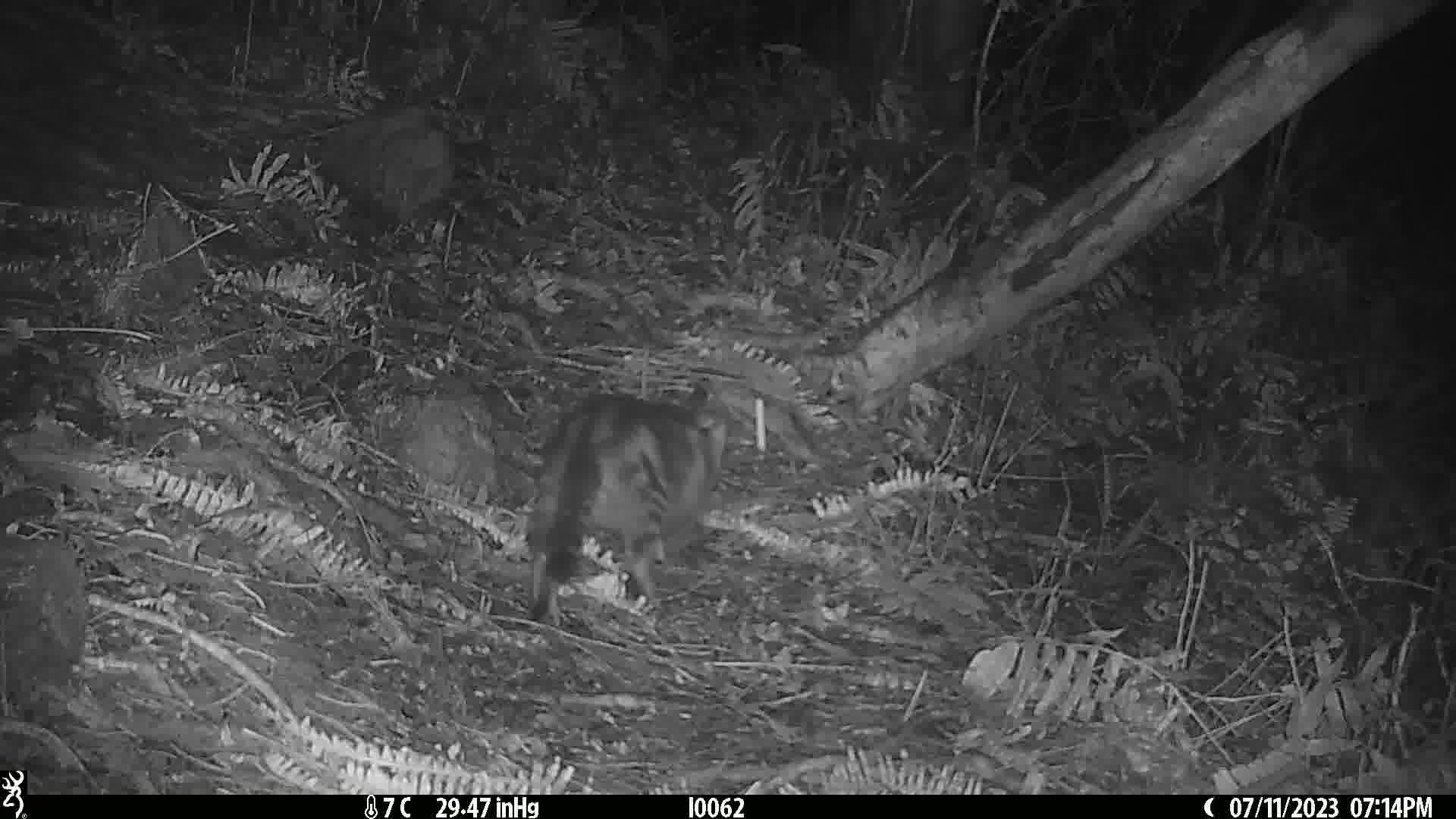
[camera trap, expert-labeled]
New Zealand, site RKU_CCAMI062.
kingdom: Animalia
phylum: Chordata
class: Mammalia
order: Carnivora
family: Felidae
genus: Felis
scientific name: Felis catus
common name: domestic cat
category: cat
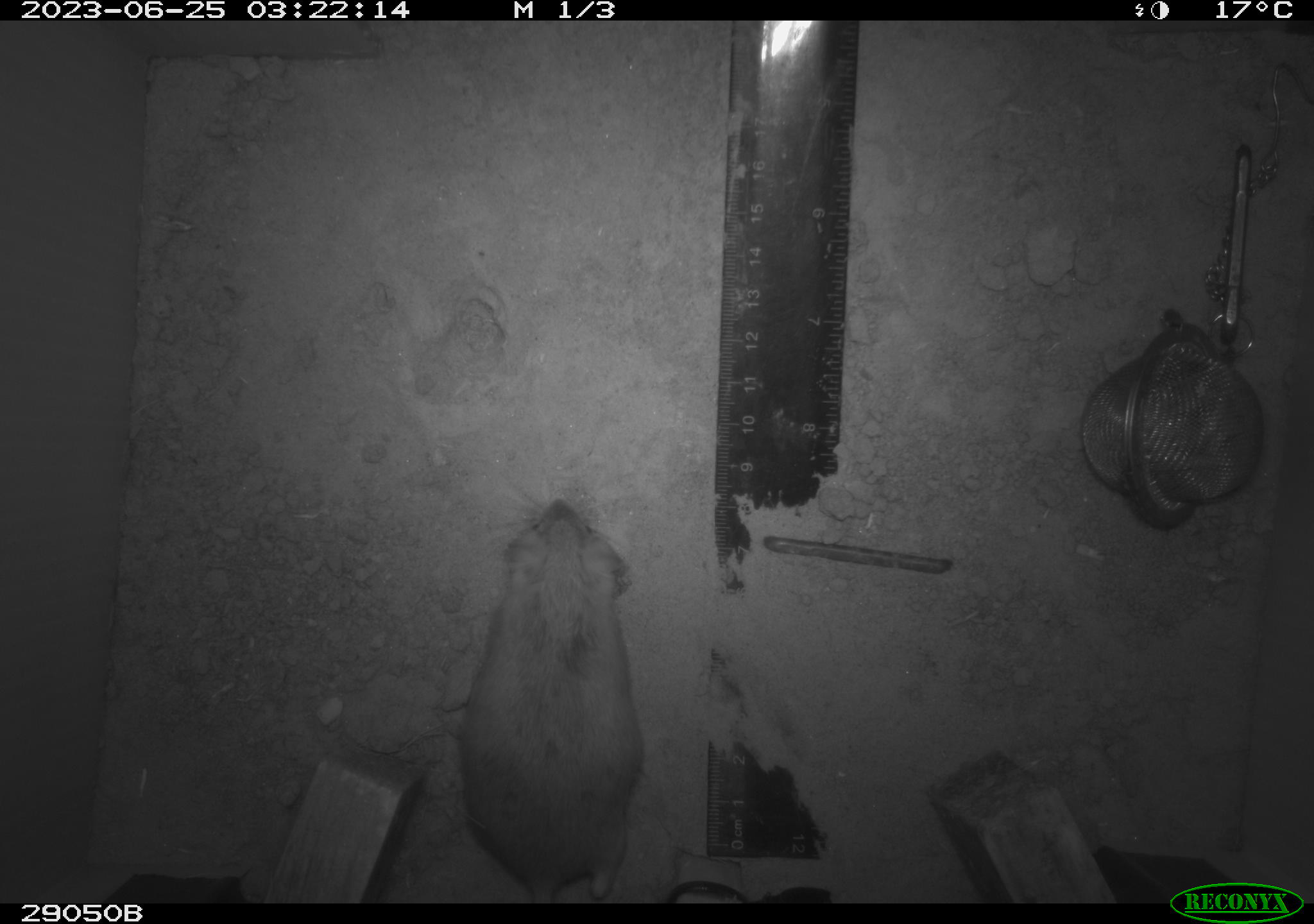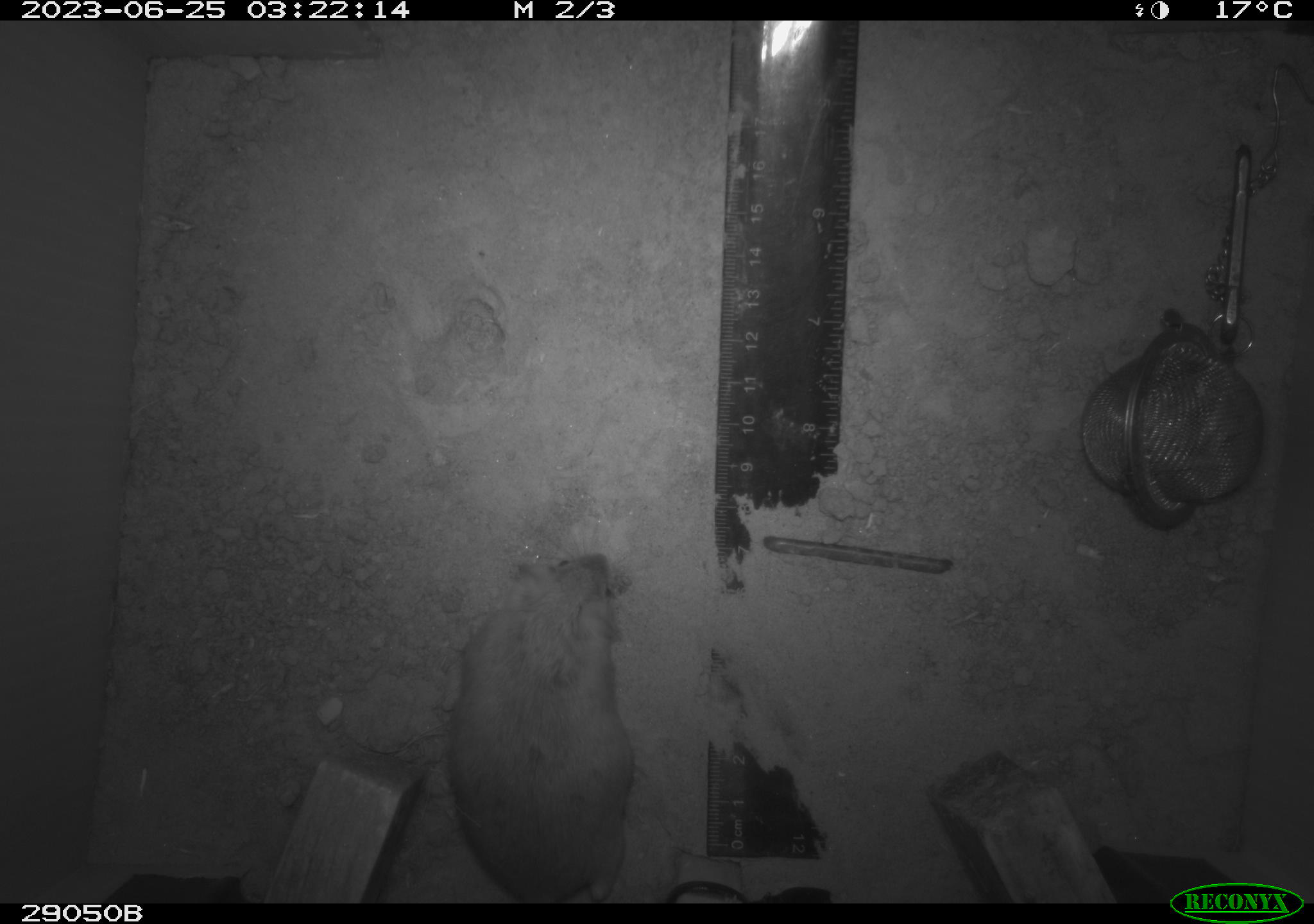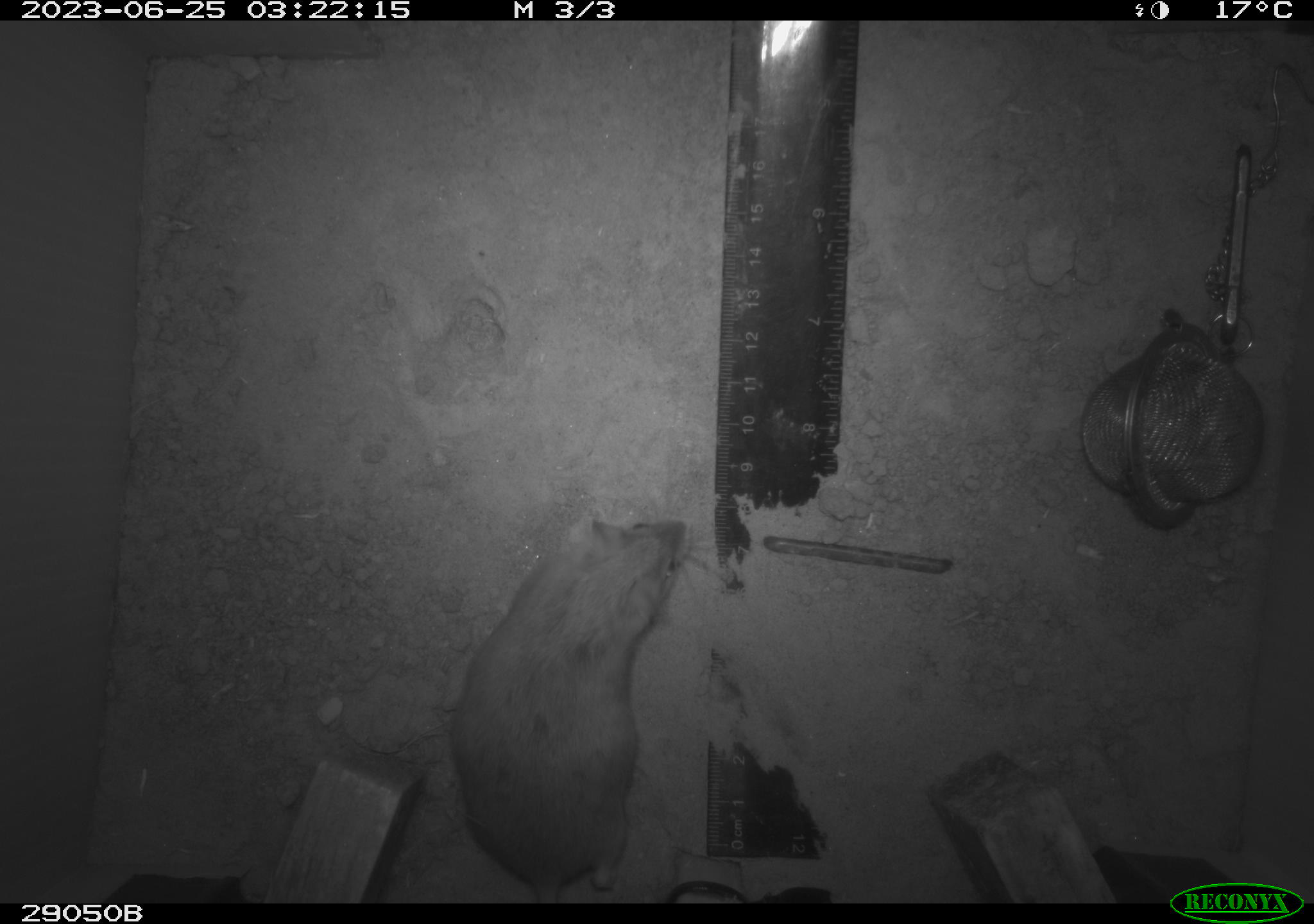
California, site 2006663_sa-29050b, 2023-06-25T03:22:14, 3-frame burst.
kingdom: Animalia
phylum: Chordata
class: Mammalia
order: Rodentia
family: Cricetidae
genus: Peromyscus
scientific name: Peromyscus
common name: deer mice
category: peromyscus species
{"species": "peromyscus species (deer mice) (Peromyscus)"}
++++++++
- Problem requirements
Give again, exactly as written above, every line from the one holding "category: cat" to the one holding "category: peromyscus species", with both ends kept and the pictures left out.

- Exercise solution
category: cat
California, site 2006663_sa-29050b, 2023-06-25T03:22:14, 3-frame burst.
kingdom: Animalia
phylum: Chordata
class: Mammalia
order: Rodentia
family: Cricetidae
genus: Peromyscus
scientific name: Peromyscus
common name: deer mice
category: peromyscus species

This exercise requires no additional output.